> [Consignes]
**1)** Relevez mot pour mot, dans le billet sur Sooreh Hera, le passage qui commence par « Nous avons mis » et se termine par « libertés de l'esprit. ».
**2)** Quelles personnes le billet sur Sooreh Hera désigne-t-il par leur nom ? Donnez-les toutes.
**3)** Poursuivez le billet sur Sooreh Hera après sa dernière phrase.

> [Extrait à lire]
Cette photo de l'artiste néerlandaise d'origine iranienne Sooreh Hera représente deux homosexuels iraniens, affublés des masques de Mahomet et de son fils Ali. La série fait scandale aux Pays-Bas, en raison des protestations bruyantes de l'aile intégriste de la minorité musulmane. Le musée de La Haye a refusé d'exposer les oeuvres de Hera, qui devraient être bientôt visibles à Paris, au Centre Pompidou.

L'affaire a déjà quelques mois, mais ce blog n'existait pas. Et elle devrait rebondir avec le passage de l'artiste à Paris. Si je publie cette photo ici, ce n'est pas que j'en apprécie particulièrement la qualité, même si j'en partage le message (l'homosexualité est passible de la peine de mort en Iran, comme dans 9 autres pays). C'est pour les faire connaître, pour vous enjoindre à en parler à votre tour. Et c'est aussi l'effet d'un profond agacement : qu'un musée des Pays-Bas, terre connue pour sa tolérance et qui abrita jadis nombre de penseurs fuyant les persécutions des monarchies absolues, en soit réduit à décommander un artiste sous prétexte que sa création choque des croyances religieuses m'est insupportable.

Nous avons mis plusieurs siècles à nous débarrasser de la chape de plomb du christianisme d'Etat, à proclamer les droits fondamentaux des individus, à libérer les esprits de la pesanteur des dogmes religieux. Remettre en cause ces acquis pour ne pas contrarier une poignée de fanatiques barbus est une faiblesse méprisable. Et il en va de même lorsque des intégristes juifs ou chrétiens prétendent limiter les libertés de l'esprit.

Items listés dans un jeu de données:
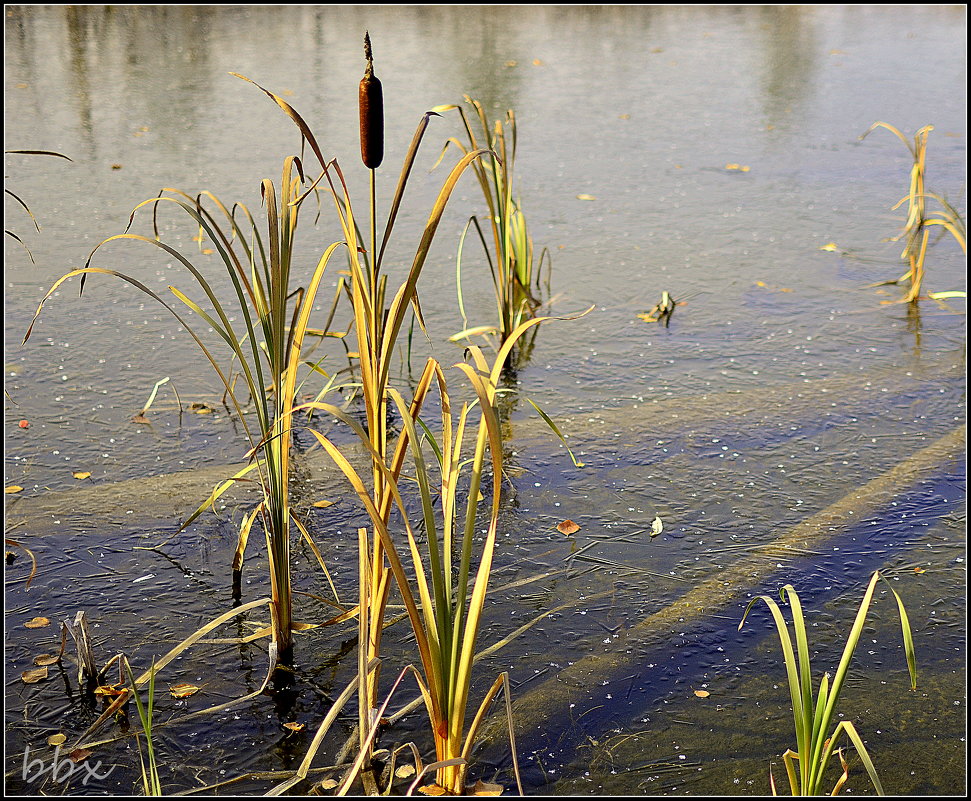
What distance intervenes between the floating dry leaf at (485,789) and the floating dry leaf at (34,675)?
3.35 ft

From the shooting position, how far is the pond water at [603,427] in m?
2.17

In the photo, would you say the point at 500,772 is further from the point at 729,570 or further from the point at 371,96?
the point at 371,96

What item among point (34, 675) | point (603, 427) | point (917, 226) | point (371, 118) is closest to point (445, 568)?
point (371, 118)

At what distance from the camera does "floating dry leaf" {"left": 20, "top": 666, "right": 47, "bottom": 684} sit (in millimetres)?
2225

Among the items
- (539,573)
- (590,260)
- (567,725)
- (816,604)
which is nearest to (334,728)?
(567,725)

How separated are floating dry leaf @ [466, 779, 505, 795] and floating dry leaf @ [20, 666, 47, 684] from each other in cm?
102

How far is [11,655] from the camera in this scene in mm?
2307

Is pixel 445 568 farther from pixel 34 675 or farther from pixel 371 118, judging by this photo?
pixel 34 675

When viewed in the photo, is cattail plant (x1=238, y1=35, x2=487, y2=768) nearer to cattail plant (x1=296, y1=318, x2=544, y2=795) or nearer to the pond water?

> [Réponses]
**1)**
Nous avons mis plusieurs siècles à nous débarrasser de la chape de plomb du christianisme d'Etat, à proclamer les droits fondamentaux des individus, à libérer les esprits de la pesanteur des dogmes religieux. Remettre en cause ces acquis pour ne pas contrarier une poignée de fanatiques barbus est une faiblesse méprisable. Et il en va de même lorsque des intégristes juifs ou chrétiens prétendent limiter les libertés de l'esprit.

**2)** Sooreh Hera, Mahomet, Ali

**3)**
Certains (souvent croyants eux-mêmes) essaient de nous faire avaliser la censure ou de nous inciter à la modération (l'autocensure en clair) sous prétexte qu'il ne faut pas "blesser les gens dans leurs croyances". C'est une aberration. Ne pas nuire à autrui est un principe tout à fait honorable, mais il exige que la nuisance sont matériellement caractérisée. Faute de quoi n'importe qui peut s'estimer "choqué", "blessé", "heurté" par n'importe quoi. Il suffirait de faire enregistrer cette "nuisance psychologique" pour interdire ce que l'on veut. Quant au meilleur moyen de pas être "blessé" par une exposition de Sooreh Hera, c'est de ne pas s'y rendre.

A titre personnel, je suis "blessé" chaque jour dans mes convictions athées par la simple existence de la Bible et le Coran, deux textes que je tiens pour les plus néfastes jamais écrits de main d'homme et pour responsables d'innombrables crimes contre l'humanité. Ce n'est pas pour autant que je réclame leur interdiction, ni bien sûr celle du judaïsme, du christianisme ni de l'islam. Je réclame en revanche le droit de lutter ouvertement contre des idées et des croyances que j'estime intrinsèquement nuisibles. Et je reconnais symétriquement le droit aux religieux de lutter contre les idées de la science et la libre-pensée s'ils le désirent.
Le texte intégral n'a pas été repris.